Directions for this task: Go through the material below and count the lines containing the word "site". Give that number by itself.

Dataset records:
- - - - -
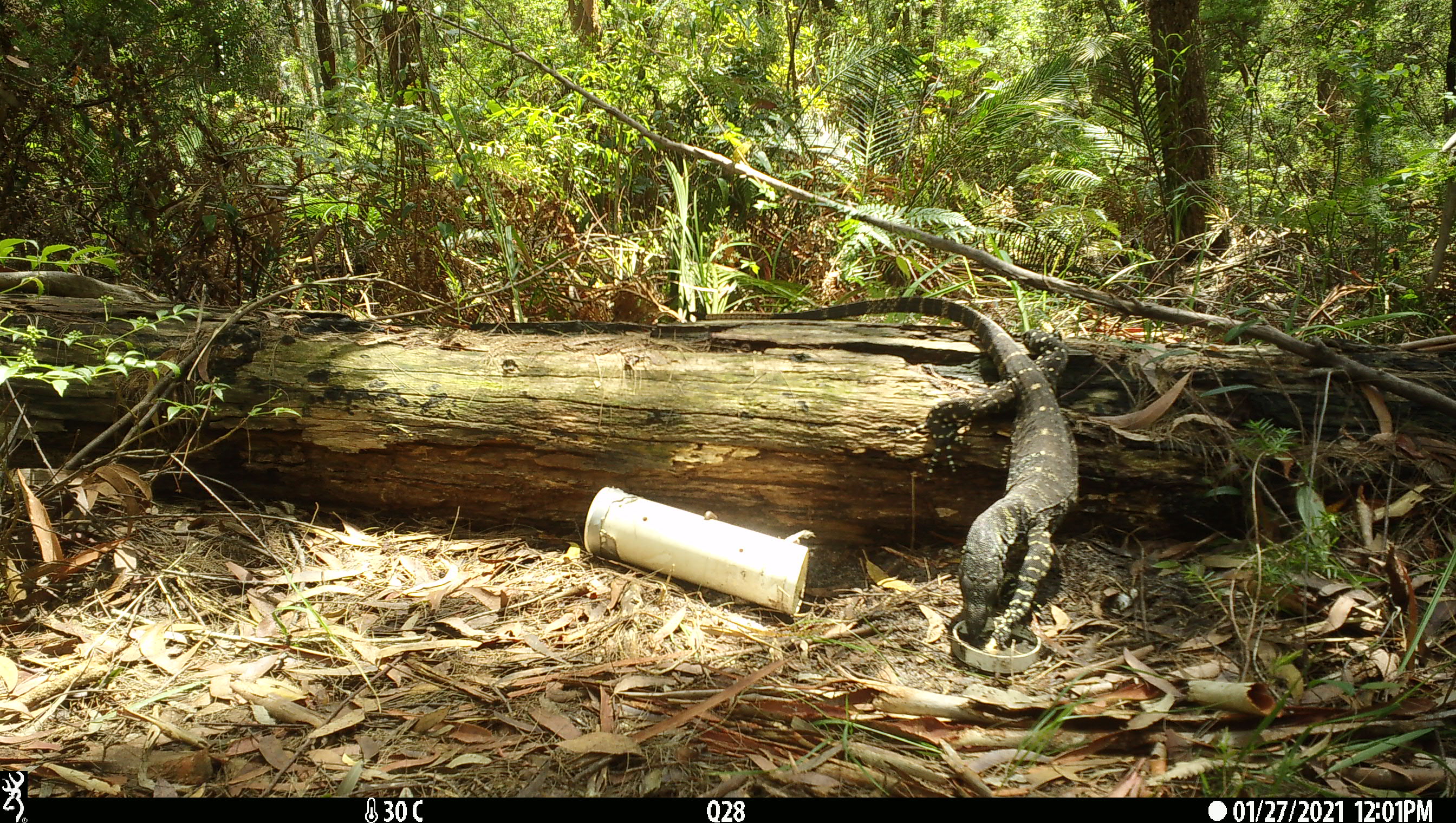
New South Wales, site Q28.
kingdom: Animalia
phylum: Chordata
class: Reptilia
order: Squamata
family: Varanidae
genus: Varanus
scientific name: Varanus varius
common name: lace monitor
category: goanna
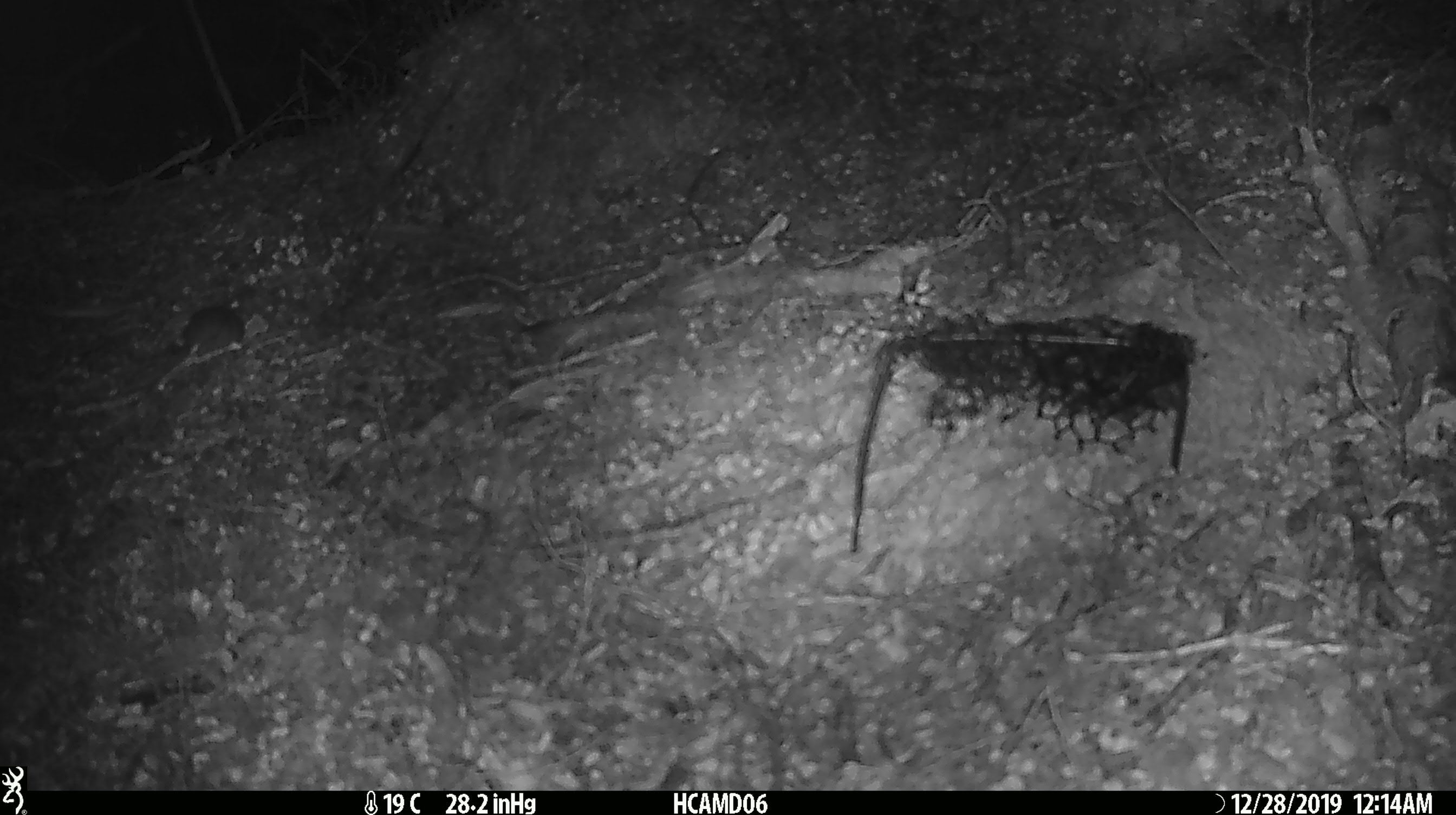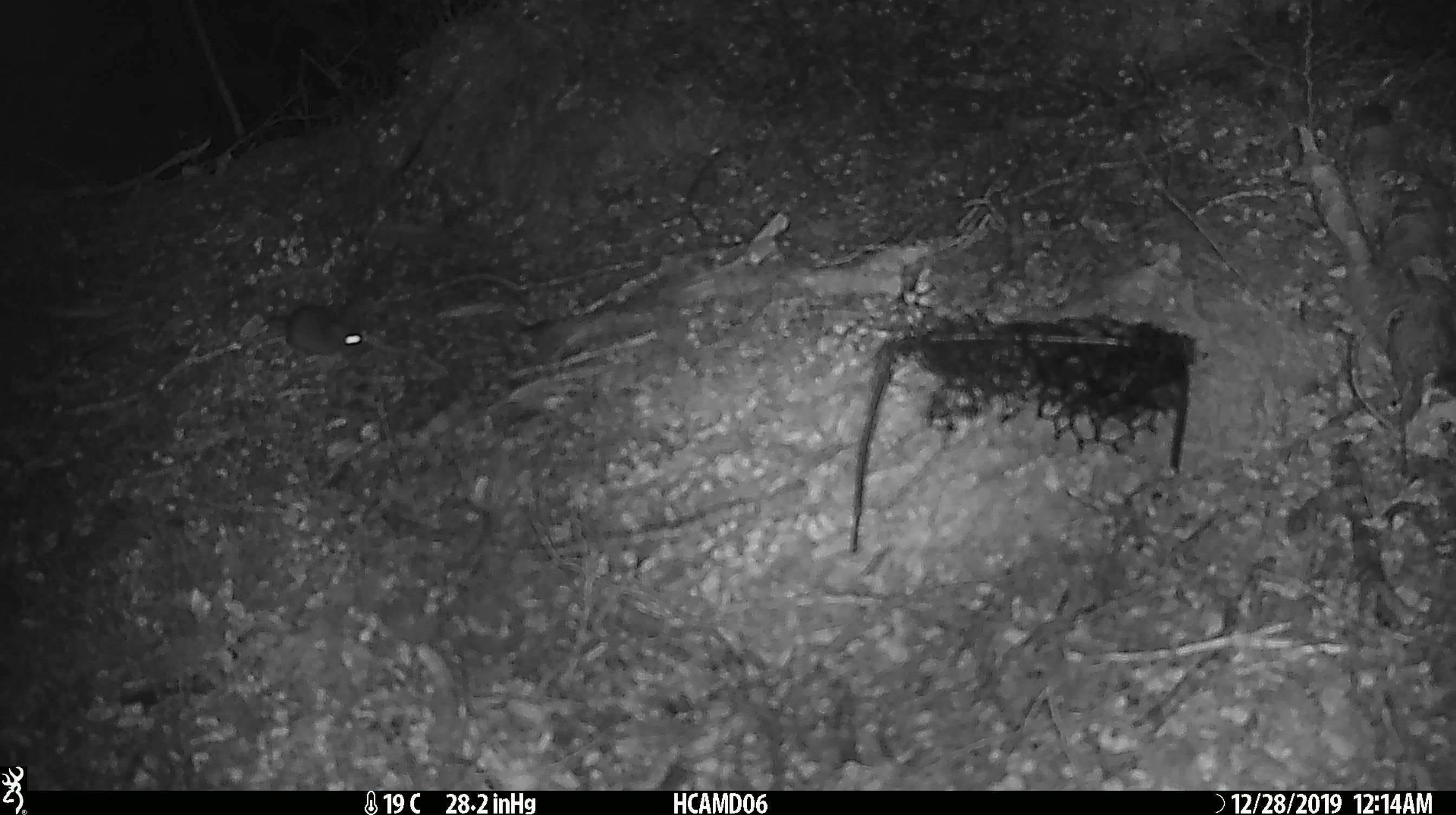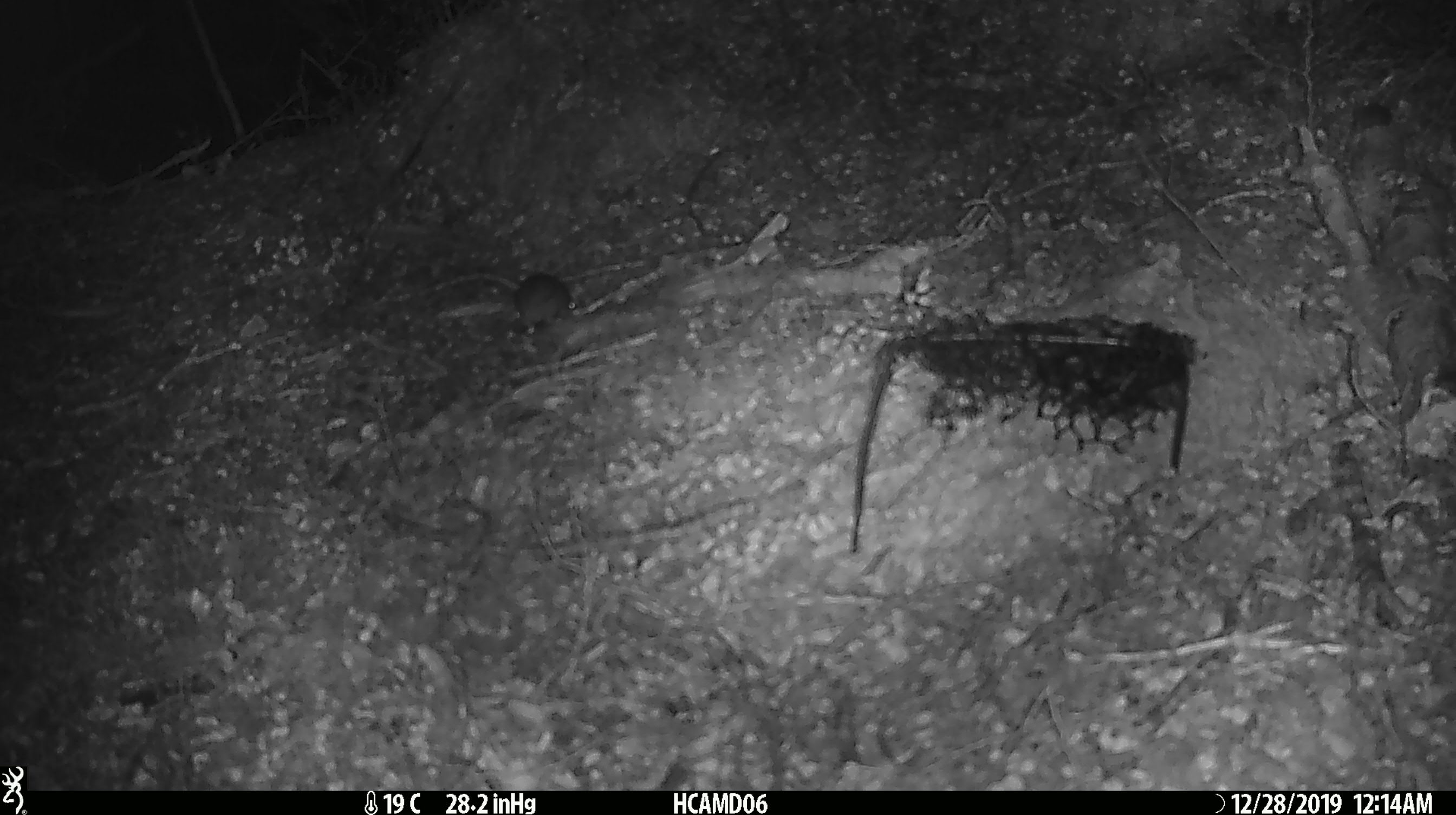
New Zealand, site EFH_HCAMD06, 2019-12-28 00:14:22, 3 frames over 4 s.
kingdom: Animalia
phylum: Chordata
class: Mammalia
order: Rodentia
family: Muridae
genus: Mus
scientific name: Mus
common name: mouse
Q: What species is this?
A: Mouse (Mus).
- - - - -
Response to the exercise: 2